O que Ele quer não é que você nunca erre; o que Ele quer é que você confie n'Ele. Que você se levante quando cair. Que você aceite Sua misericórdia com humildade.
Santa Teresinha entendeu isso perfeitamente. Ela descobriu a "pequena via" da infância espiritual: confiar em Deus como uma criança confia no Pai, sabendo que sozinha não consegue nada, mas que nos braços do Pai está completamente segura.
Se você está preso nessa armadilha do perfeccionismo, precisa tomar uma decisão: desistir de ser seu próprio salvador.

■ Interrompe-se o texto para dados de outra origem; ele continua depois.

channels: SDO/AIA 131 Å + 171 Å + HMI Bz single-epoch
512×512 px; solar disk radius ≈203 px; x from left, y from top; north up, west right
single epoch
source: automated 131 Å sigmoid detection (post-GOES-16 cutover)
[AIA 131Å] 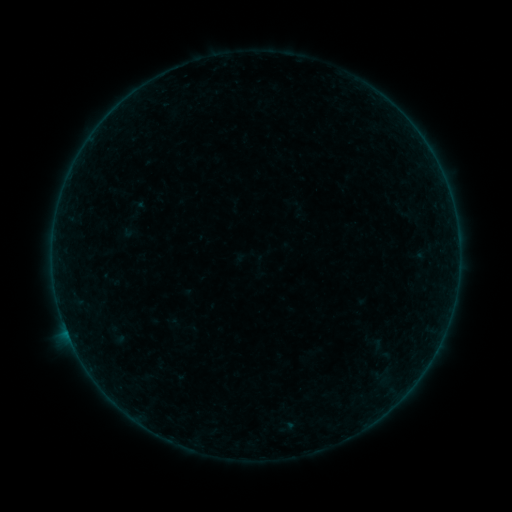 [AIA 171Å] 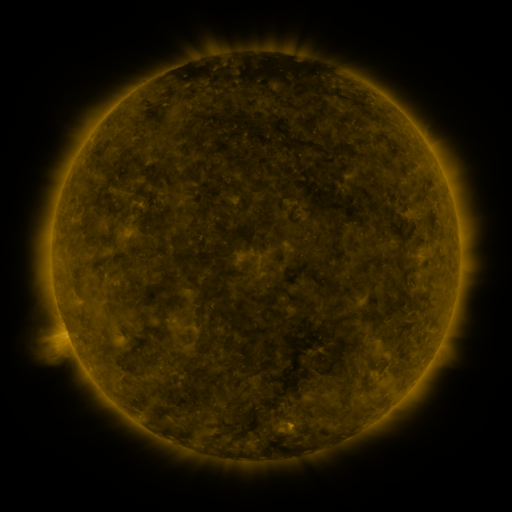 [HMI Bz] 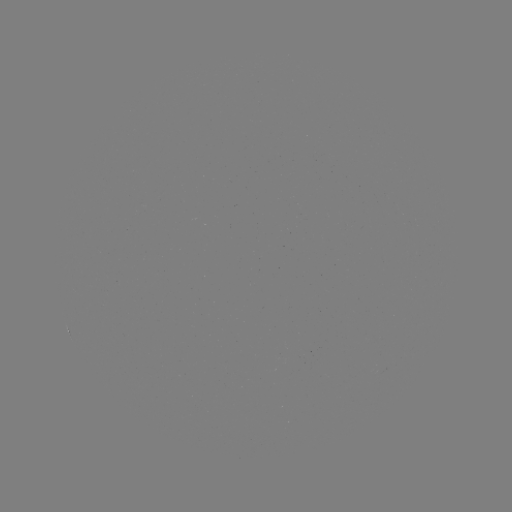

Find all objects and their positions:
sigmoid: <bbox>393, 207, 416, 224</bbox>
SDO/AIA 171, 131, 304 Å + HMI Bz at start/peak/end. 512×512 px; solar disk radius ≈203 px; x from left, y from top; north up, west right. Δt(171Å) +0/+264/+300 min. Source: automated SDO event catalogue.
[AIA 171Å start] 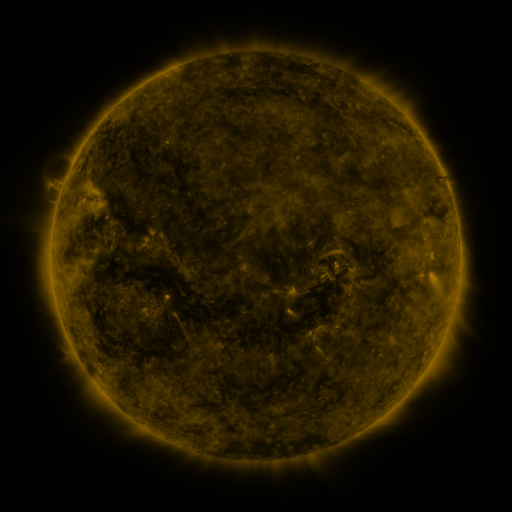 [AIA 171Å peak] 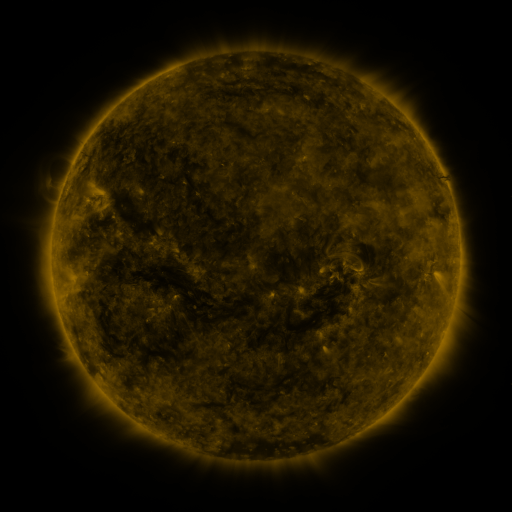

Pare de tentar construir sua torre de Babel espiritual. Pare de querer merecer o céu por seus próprios esforços. Pare de tratar Deus como um chefe exigente que você precisa impressionar.
Aceite que você é pequeno, fraco, limitado — e que está tudo bem. Sua salvação não depende de só você; ela dependeu principalmente de Nosso Senhor Jesus Cristo.
Procure um bom diretor espiritual. Obedeça ao que ele disser, mesmo quando sua consciência escrupulosa gritar o contrário. Aprenda a confiar mais em Deus e menos em suas próprias forças.
O perigo oculto de querer ser perfeito para Deus é achar que você pode fazer isso sozinho. A verdade libertadora é que você não pode — e não precisa fazer tudo sozinho: Cristo já fez o principal por você.
Basta aceitar, com humildade e gratidão, o dom da Sua graça.
Pe. L. Grimes. Tratado dos Escrúpulos. Petrópolis: Editora Vozes, 1952.